En effet, l’article L. 111-1 du Code de la propriété intellectuelle (CPI), pris en son alinéa 1er, indique que « L’auteur d’une œuvre de l’esprit jouit sur cette œuvre, du seul fait de sa création, d’un droit de propriété exclusif et opposable à tous ». L’alinéa 2 de ce même article dispose quant à lui que « l’existence ou la conclusion d’un contrat de louage d’ouvrage ou de service par l’auteur d’œuvre de l’esprit n’emporte aucune dérogation à la jouissance du droit ». Illustration de l’approche personnaliste du droit d’auteur, il se déduit de ce dernier article qu’un auteur-salarié bénéficie ab initio du monopole de propriété intellectuelle sur sa création dès lors qu’elle reflète la marque de son apport intellectuel.

Déboutée de sa demande à la fois en première instance et en appel, l’ancienne salariée s’est alors pourvue en cassation. Procédant à l’examen de l’arrêt de la Cour d’appel, la Cour de cassation observe, d’abord, que le président de la société Lalique a indiqué à l’ancienne salariée qu’il avait l’initiative des nouveaux produits et assurait la direction des études esthétiques, cette dernière se contentant de créer des produits dans le respect de l’image et de la stratégie définies par la direction générale. La Haute juridiction constate, ensuite, que l’ensemble des pièces maîtresses étaient dessinées par une autre salariée. Enfin et surtout, la Cour de cassation observe que la Cour d’appel a justement relevé que l’ensemble des dessins et maquettes de l’ancienne salariée était soumis à l’approbation de cette autre salarié et du président de l’entreprise.

En conséquence, la Cour de cassation estime que l’ancienne salariée « qui ne définissait pas les choix esthétiques de l’entreprise ni ne jouissait d’une liberté de création, n’établissait pas qu’elle était titulaire des droits d’auteur sur les œuvres réalisées ».

La portée de cet arrêt pourrait se résumer ainsi : la liberté est indispensable à la création. En effet, en droit d’auteur, l’originalité dans la forme, qui est le critère de protection, suppose que l’auteur ait exprimé sa personnalité dans l’œuvre. Or la relation de travail est quant à elle fondée sur l’idée de subordination, critère essentiel du contrat de travail. Dès lors, pour qu’un salarié soit reconnu en tant qu’auteur d’une œuvre, encore faut-il que celui-ci ne soit pas, au sein de l’entreprise, un simple exécutant mais qu’au contraire il ait une véritable liberté de création ainsi qu’une marge de manœuvre dans la détermination des choix esthétiques de cette entreprise.

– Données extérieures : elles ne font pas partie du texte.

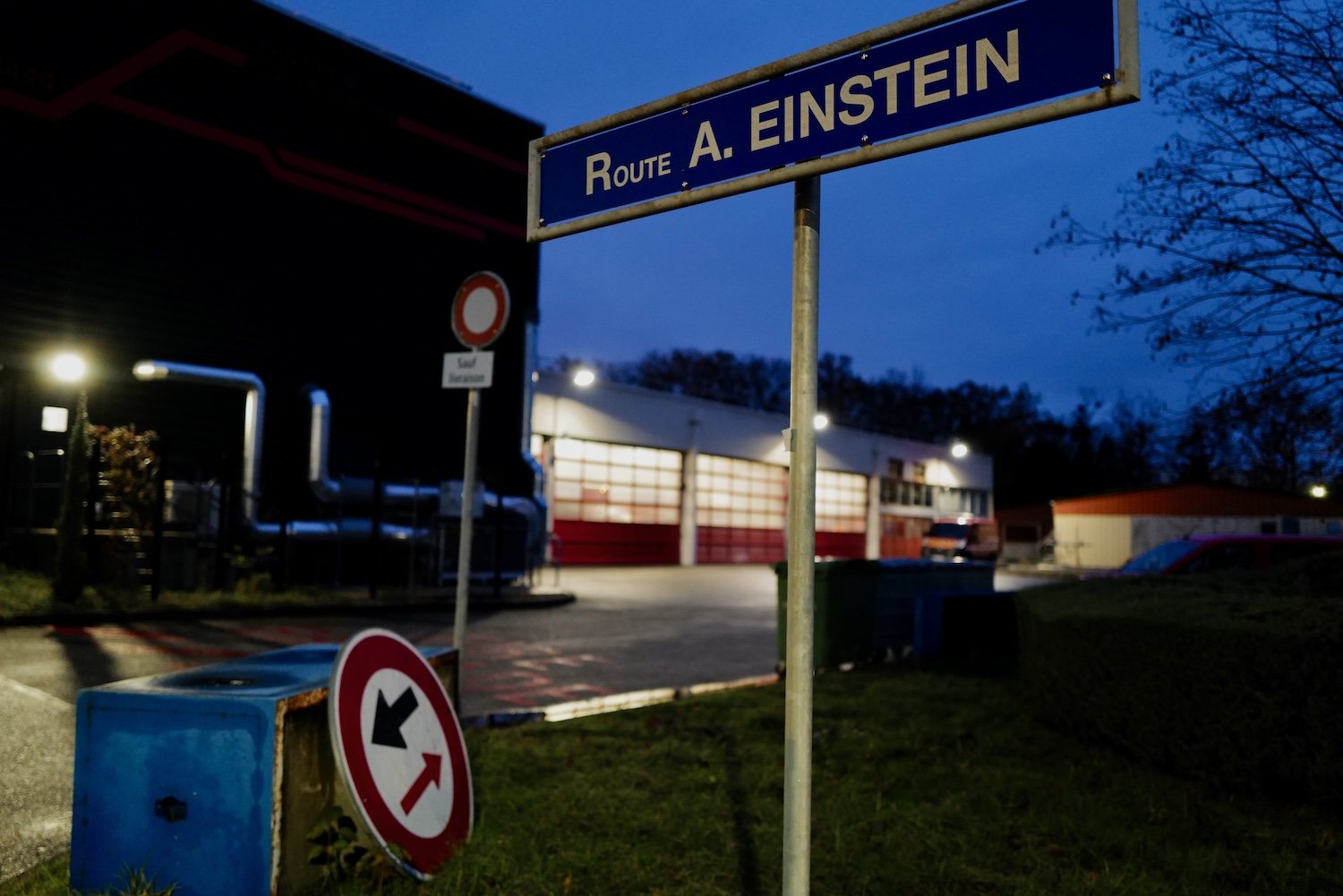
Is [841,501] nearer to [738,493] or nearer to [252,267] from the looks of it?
[738,493]

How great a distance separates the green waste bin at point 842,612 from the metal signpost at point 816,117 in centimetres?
678

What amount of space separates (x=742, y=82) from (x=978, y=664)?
25.7ft

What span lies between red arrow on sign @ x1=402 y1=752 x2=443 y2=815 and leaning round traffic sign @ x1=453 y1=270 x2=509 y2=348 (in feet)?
10.3

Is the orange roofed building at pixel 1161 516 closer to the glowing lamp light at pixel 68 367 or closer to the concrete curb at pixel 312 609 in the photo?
the concrete curb at pixel 312 609

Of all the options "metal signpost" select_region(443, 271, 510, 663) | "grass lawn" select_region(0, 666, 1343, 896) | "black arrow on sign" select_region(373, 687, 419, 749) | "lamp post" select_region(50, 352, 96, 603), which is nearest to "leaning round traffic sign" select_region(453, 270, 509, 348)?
"metal signpost" select_region(443, 271, 510, 663)

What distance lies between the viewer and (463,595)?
20.0 ft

Ainsi, pour exploiter l’œuvre de son salarié, l’employeur devra expressément se faire céder, distinctement, tous les droits relatifs à ses œuvres, conformément au formalisme prévu par l’article L. 131-3 du CPI. Il est cependant une œuvre singulière qui fait l’objet d’une exception : le logiciel. En effet, par exception au principe posé par l’article L. 111-1 du CPI, l’article L. 113-9 du même Code dispose que « les droits patrimoniaux sur les logiciels et leur documentation créés par un ou plusieurs employés dans l’exercice de leurs fonctions ou d’après les instructions de leur employeur sont dévolus à l’employeur qui est seul habilité à les exercer ».